On pourrait considérer que, cette année tout particulièrement, nos festivals ont incarné l’esprit de mobilisation, plus de 300 000 spectateurs et visiteurs qui nous ont rejoints à Avignon, Aix, Arles et Marseille, préférant le partage de l’intelligence au silence de la peur ou à la violence du rejet.
Pour citer Simone Weil, ouvrière et philosophe, nous avons oscillé entre la pesanteur et la grâce, ou peut-être trouvé un équilibre entre les deux, entre un monde ultra-violent et une insistance à vivre. Les œuvres programmées ont souvent trouvé des résonances fortes avec l’actualité la plus tragique. Nos équipes sont militantes, comme le sont beaucoup de spectateurs et de visiteurs, présents comme jamais, forts de sa certitude que c’est ensemble et dans le partage que nous infligerons à l’obscurantisme une défaite. Ensemble nous entretenons le feu du libre arbitre, de la remise en question des évidences et des fatalités paresseuses. La réalité est crue, elle s’impose dans nos quotidiens trop rapides ; chez nous, le temps s’élargit, laissant de la place à la réflexion, à l’analyse, à l’émotion, et alimentant un élan visionnaire.

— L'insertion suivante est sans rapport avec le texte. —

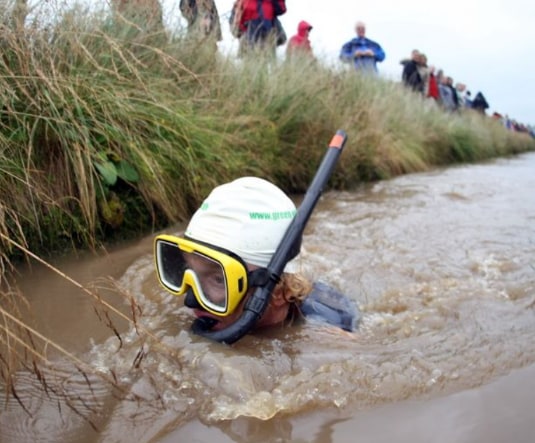 A competitor in a snorkel and mask swimming through the peat-brown bog trench
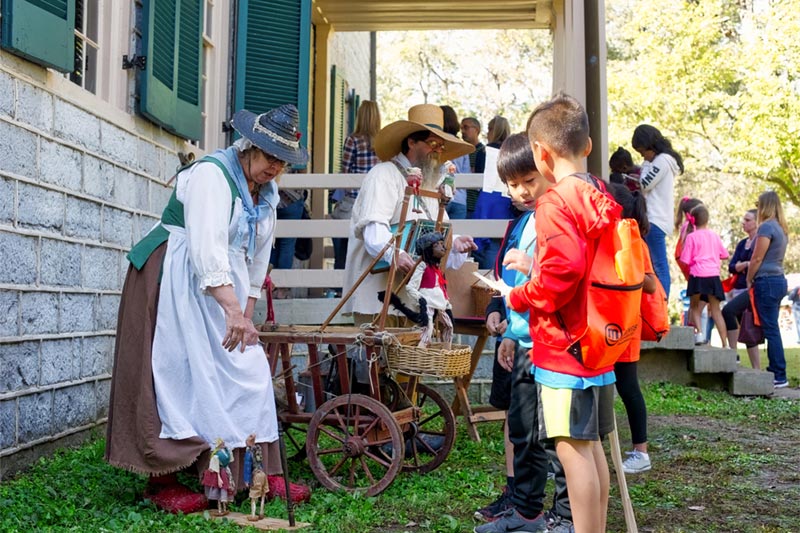 Kids gathered around woman showcasing water gathering by home with people in background.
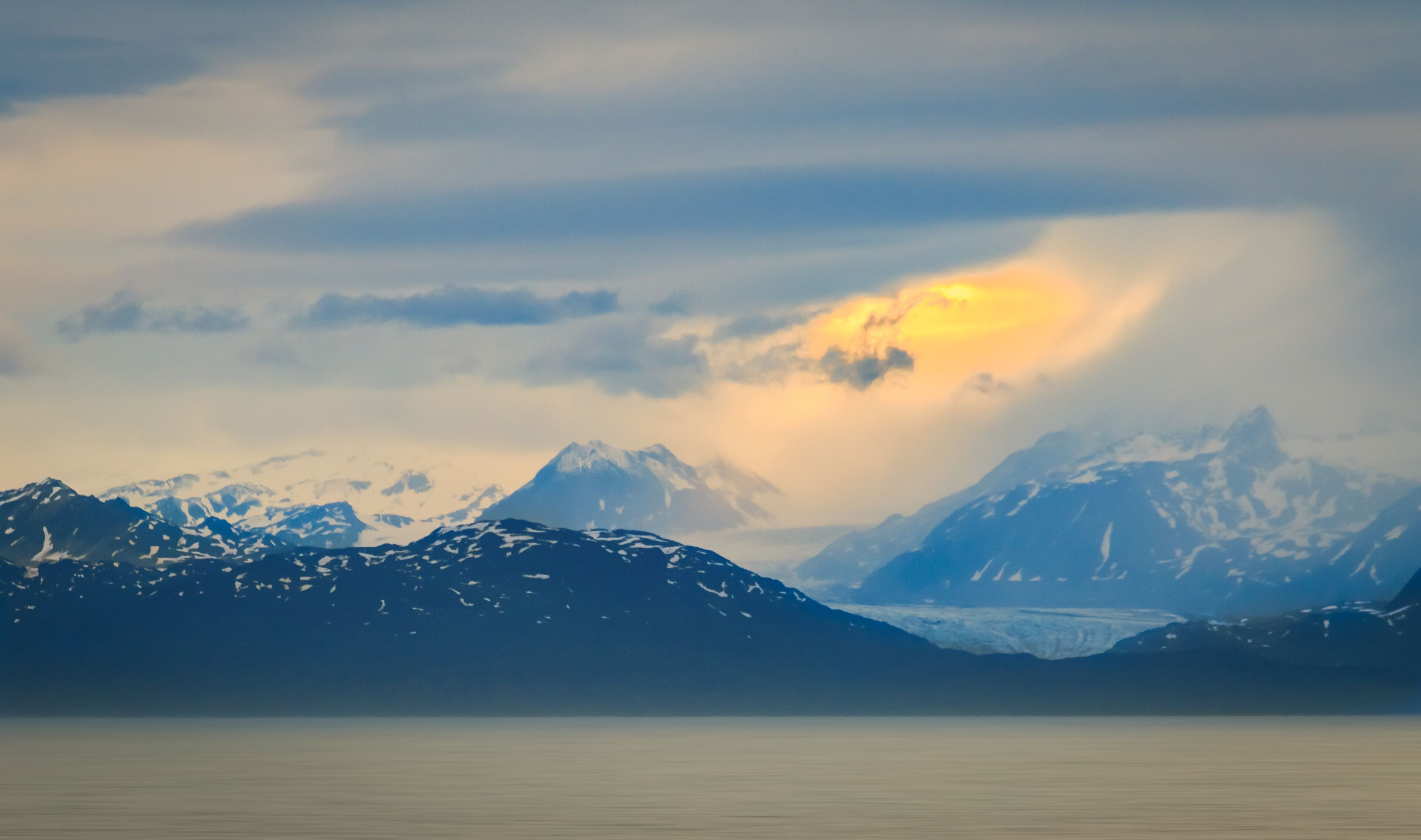A mountain range with snow-capped peaks and a glacier.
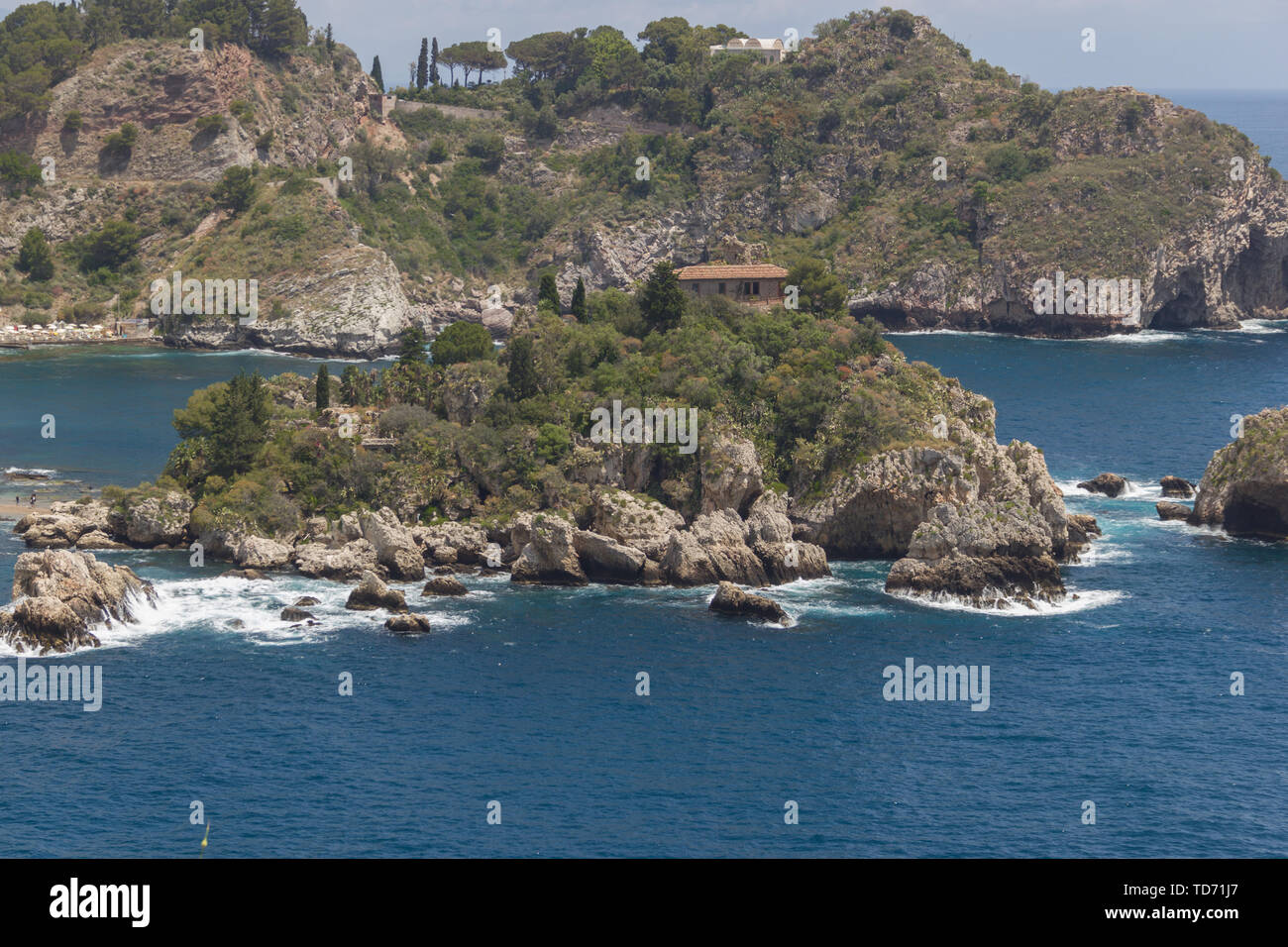 Taormina Sicily beautiful beach side at the Isola Bella, vacation place with nature and blue sea Stock Photo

Cette présence et cette adhésion - critique - des spectateurs et des visiteurs nous réjouit et nous renvoie à une autre responsabilité, celle d’élargir encore davantage la résonance des œuvres d’art auprès d’autres publics, auprès de franges de la population bien plus éloignées. Dans la tourmente actuelle, il nous paraît plus urgent que jamais de partager, de dialoguer, d’encourager des formes nouvelles de participation et de création collective. Il est urgent de décloisonner, de lancer des ponts, de renforcer l’ancrage territorial de nos institutions, de multiplier nos partenariats associatifs et éducatifs, afin que les zones les plus fragiles de nos villes ne soient pas laissées pour compte.
Ceci implique un travail à long terme qui nous mobilise déjà, mais qui devrait se renforcer dans les prochains mois, dans les prochaines années, en étroite collaboration avec d’autres acteurs culturels, proches et lointains. C’est à un nouveau projet de politique culturelle que nous appelons : une mobilisation des forces de la création artistique pour tenter de faire reculer les fanatismes, les simplismes et la violence.
Culture, information, éducation doivent rester absolument nos priorités pour résister et inventer. Cela nous concerne tous, et plus particulièrement ceux qui arrivent de loin, enfants, immigrés ou réfugiés, car si nous devions avoir un drapeau, ce serait celui de l’hospitalité : une fois planté, il indiquerait à chacun qu’il est le bienvenu. Pour écouter, regarder, et créer.